Mahila Samakhya project director Rashmi Sinha said at a press conference on Saturday that the tradition of beating dolls symbolised humiliation and violence against women and gave undue religious and social sanctity to boys, almost like a right to subject women to violence.
To create a positive approach towards women’s rights, the organisation will organise a special programme to condemn this tradition at Naimisharanya pilgrimage site in Sitapur on Sunday evening where this tradition is celebrated with much fan fare.

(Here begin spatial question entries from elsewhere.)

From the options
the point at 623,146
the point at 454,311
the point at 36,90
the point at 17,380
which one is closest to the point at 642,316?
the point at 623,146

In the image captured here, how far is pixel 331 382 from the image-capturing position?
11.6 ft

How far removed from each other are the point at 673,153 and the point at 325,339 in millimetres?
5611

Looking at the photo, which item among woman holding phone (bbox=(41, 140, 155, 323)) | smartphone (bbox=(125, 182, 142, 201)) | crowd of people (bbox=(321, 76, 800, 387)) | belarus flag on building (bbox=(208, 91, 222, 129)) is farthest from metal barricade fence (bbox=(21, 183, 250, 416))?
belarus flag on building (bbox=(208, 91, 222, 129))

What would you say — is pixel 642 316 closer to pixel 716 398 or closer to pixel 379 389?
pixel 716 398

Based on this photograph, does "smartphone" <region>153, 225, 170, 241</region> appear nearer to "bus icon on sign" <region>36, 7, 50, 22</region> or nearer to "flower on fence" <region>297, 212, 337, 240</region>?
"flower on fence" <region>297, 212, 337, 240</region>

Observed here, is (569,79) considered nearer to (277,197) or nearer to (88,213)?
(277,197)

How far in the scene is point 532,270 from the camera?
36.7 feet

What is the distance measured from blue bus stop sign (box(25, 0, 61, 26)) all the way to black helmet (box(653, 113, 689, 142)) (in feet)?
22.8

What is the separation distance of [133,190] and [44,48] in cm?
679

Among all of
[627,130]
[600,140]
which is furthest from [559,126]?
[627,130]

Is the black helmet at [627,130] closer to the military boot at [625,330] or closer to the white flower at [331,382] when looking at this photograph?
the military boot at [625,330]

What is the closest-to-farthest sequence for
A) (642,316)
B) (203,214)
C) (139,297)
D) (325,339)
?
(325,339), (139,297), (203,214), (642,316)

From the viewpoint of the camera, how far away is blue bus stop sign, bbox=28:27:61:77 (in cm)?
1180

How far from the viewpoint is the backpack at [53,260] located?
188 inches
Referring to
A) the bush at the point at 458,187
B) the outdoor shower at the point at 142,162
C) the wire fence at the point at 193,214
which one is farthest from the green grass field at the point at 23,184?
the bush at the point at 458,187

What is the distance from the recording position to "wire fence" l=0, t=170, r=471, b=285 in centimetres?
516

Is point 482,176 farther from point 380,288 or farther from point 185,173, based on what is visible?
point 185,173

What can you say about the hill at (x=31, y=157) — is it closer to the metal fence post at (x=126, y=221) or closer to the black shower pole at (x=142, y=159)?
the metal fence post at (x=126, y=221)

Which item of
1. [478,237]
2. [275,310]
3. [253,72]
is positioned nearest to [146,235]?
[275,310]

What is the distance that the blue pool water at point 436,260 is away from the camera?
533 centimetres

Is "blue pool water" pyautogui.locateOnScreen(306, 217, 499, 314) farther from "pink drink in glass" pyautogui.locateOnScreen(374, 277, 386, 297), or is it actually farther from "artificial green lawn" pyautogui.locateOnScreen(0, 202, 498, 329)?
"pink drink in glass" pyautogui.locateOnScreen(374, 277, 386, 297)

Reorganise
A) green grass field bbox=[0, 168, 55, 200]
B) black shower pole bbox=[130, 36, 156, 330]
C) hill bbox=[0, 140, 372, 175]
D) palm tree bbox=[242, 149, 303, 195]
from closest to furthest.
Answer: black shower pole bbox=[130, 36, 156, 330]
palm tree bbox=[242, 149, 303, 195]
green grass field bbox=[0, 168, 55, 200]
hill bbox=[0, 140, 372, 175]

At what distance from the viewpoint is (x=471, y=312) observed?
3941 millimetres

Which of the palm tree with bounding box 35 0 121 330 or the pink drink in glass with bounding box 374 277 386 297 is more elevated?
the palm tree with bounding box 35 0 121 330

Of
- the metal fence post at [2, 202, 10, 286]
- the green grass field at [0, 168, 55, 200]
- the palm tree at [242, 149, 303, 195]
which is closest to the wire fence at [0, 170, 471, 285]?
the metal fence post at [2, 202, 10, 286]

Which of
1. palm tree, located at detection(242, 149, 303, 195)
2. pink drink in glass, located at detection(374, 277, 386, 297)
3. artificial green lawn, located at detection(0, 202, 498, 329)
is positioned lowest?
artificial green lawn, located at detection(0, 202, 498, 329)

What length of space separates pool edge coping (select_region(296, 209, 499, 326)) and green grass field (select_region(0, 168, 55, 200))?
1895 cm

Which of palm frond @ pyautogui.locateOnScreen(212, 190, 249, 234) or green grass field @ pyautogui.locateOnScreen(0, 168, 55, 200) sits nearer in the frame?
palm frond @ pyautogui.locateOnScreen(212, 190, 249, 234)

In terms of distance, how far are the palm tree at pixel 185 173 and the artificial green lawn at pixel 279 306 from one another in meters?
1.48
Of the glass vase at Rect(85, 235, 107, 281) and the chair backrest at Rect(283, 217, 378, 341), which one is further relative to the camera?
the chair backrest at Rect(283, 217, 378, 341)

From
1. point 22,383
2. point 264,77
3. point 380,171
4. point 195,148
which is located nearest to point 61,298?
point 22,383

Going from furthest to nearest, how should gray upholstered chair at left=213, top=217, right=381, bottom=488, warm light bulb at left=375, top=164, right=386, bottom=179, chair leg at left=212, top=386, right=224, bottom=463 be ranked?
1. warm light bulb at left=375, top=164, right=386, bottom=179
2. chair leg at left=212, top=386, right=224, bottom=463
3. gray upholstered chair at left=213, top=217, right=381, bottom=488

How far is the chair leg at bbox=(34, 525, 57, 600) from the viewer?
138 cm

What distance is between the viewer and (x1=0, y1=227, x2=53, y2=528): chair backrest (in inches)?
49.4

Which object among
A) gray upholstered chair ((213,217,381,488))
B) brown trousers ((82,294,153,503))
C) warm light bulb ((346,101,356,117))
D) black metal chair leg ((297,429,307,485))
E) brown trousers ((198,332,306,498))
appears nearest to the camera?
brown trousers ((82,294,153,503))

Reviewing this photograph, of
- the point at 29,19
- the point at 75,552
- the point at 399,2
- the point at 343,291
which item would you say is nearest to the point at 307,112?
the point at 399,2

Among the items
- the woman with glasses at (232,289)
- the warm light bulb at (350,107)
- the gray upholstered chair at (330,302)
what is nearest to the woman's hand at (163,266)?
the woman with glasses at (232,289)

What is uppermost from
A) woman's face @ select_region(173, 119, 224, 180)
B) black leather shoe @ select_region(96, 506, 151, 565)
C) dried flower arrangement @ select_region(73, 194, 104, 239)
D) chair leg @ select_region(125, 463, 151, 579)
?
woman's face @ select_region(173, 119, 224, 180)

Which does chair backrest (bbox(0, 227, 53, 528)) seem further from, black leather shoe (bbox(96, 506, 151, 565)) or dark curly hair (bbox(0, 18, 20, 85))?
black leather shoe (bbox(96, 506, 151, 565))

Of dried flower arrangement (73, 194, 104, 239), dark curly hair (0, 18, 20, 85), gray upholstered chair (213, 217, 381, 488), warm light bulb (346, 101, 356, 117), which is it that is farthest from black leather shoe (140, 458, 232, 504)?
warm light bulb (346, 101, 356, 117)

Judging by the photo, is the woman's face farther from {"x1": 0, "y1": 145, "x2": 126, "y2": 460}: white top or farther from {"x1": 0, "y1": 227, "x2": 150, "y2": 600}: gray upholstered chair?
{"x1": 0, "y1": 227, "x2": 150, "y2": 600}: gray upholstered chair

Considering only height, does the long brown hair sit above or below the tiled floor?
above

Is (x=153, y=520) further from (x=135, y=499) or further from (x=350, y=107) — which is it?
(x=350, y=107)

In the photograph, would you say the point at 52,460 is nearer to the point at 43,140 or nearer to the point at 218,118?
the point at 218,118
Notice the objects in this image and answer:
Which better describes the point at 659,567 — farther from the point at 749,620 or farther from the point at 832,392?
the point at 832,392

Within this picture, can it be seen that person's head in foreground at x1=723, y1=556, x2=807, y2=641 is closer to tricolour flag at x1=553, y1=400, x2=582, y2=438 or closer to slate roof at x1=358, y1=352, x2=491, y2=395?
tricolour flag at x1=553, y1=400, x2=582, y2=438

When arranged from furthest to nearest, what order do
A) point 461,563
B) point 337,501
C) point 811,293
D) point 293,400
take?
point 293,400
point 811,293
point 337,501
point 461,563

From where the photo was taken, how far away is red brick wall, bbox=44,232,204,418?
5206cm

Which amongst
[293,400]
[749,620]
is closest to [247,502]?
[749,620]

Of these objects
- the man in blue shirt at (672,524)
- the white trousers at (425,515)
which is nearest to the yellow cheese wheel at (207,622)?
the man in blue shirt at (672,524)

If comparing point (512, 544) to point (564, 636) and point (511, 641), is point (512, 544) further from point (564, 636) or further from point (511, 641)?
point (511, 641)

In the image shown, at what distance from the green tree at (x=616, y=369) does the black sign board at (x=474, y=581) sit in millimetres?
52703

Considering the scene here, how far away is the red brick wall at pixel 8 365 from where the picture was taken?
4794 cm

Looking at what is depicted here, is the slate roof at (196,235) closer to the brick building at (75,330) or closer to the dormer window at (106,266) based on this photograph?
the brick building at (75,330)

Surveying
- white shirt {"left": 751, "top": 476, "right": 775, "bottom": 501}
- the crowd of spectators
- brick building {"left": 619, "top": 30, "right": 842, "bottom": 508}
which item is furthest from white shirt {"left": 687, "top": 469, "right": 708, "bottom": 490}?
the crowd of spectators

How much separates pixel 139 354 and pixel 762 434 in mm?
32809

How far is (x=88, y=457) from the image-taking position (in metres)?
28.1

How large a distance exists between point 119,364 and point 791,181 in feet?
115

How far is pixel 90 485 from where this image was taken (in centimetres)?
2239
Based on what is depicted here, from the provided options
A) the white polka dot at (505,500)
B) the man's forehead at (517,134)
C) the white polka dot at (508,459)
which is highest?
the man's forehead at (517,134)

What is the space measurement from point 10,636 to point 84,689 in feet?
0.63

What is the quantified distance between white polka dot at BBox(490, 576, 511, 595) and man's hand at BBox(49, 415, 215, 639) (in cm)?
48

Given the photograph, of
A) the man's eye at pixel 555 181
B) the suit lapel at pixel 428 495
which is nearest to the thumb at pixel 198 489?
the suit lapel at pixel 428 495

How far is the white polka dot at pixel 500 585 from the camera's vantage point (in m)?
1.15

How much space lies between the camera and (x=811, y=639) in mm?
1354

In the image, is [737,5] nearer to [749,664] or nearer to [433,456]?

People would be encouraged to transform the tradition from ‘gudiya peetna’ to ‘gudiya jhulana’ (swing the doll). Street plays and cultural programmes would also be organised to attract the attention of the people gathered there. Sinha said the organisation raised the issue way back in 1997 in around 10 villages of Mishri block of Sitapur. Initially, no one agreed but through awareness drives and public meetings, people started following the tradition of swinging the doll. Many women had to face dire consequences for condemning the tradition, but exercises of sensitisation have certainly brought about change in the attitude of men towards women.
Corollary to the tradition of beating doll is the custom of hitting symbolically the new bride with a stick as she enters her husband’s house. ‘Punsvana Sanskar’ is a tradition performed on pregnant women wishing to deliver a boy child.
She said traditions such as these encourage men to be violent against women and are responsible for the falling number of girls. Sex ratio in the State is cuts a sorry figure with only 898 women for every 1,000 men.